====== TEXT PROVIDED ======

The building blocks of economic, social and environmental impacts are understanding and quantifying the audiences that engage with an event, either as spectators attending at the event, or watching or following through different forms of media. It is critical to measure audiences correctly, as many other measurements are based on these figures.
To understand and meaningfully measure impacts, data of these audiences also need to be broken down into characteristics relevant to different types of impact. For example, public stakeholders may be particularly interested in achieving social impact on young people or those from disadvantaged backgrounds. Or seek the highest possible economic impact from large audiences from visitors attending from ‘out of town’.
Understanding audience profile data can influence other elements of impact evaluation, such as the extent of participation by specific target groups. Measuring this may then allow comparisons against local or national averages, or benchmarks from other events.
Understanding types of audiences relating to how social and economic impacts are achieved can also help with targeting communications prior to, during, and after the event.
a. Demographic Segmentation
Gathering event audience data via common research categories helps to determine any causal link between the event and a specific impact. Researchers typically gather population data by:
• social grade
• educational attainment
• employment status
Applying an understanding of target socio-demographic characteristics to geographic areas can help target public engagement activity and related programmes to influence social impacts. For example, creating free side-events in areas of highest impact.
In addition to helping assess social impacts, understanding attendee place of residence is a significant factor in assessing economic impact. Economic impact can be calculated for different boundaries of ‘host economy’, for example a city, region or country. Therefore, understanding specifically:
• local – within ‘host economy’ boundaries
• national – outside the ‘host economy’ but within the host country (as known as ‘domestic’)
• international – outside the host country
Attendance includes both spectators and participants involved in the event, whether athletes, performers, support staff, media, sponsors, officials or volunteers. Categorising attendees in this way can help when measuring other impacts that assess the behaviour of different groups at the event.
Whilst overall total attendance figures are used for public relations, calculations of unique spectators and event participants broken down by geographic origin are required for assessing economic impact.
Calculating attendance for ticketed events can be relatively easy using ticket data, however for multi-day or multi-session events, a calculation needs to be made to take account of repeat spectators over the period of the event. Allowances may also need to be made for the variance between tickets sold and actual attendance at the venue.

======

**TRY IT**
Condense the paragraph beginning "Calculating attendance for ticketed events" in the audience measurement text into a short bulleted list that keeps its main facts.

====== DATASET EXCERPTS ======

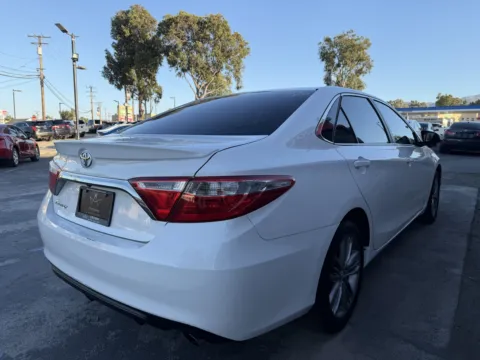 More photos of 2017 Toyota Camry at Crown Auto Gallery, CA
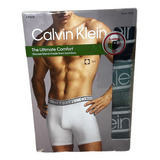 3 Boxer The Ultimate Confort Calvin Klein Hombre Original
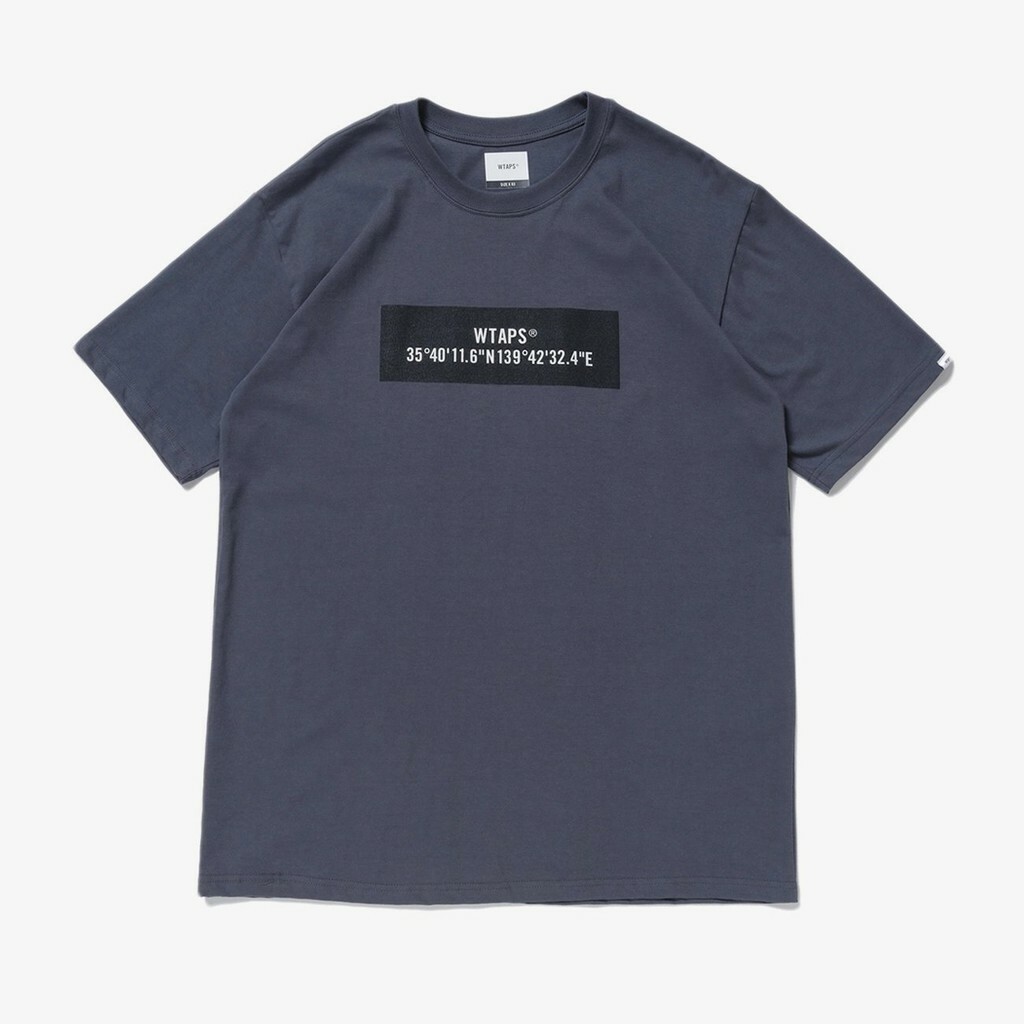 2020AW WTAPS WTINC TEE 短T BOX LOGO 5色 目錄隱藏款 現貨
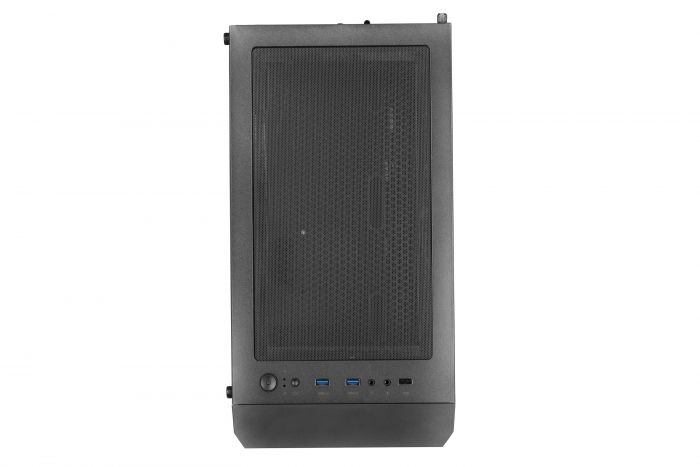 Корпус 2E GAMING SPERO G2052, без БЖ, 2xUSB 3.0, 1xUSB 2.0, 1x120mm ARGB fan, ARGB strip, TG Side Panel, ATX, Black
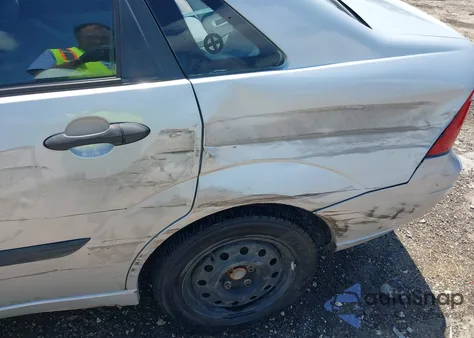 2007 Ford Focus S/Se/Ses z USA, uszkodzony, nr VIN 1FAFP34N57W109953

======

**OUTPUT**
- Ticket data makes attendance at ticketed events relatively easy to calculate.
- For multi-day or multi-session events, the calculation must account for repeat spectators over the event period.
- Allowances may also be needed for the variance between tickets sold and actual attendance at the venue.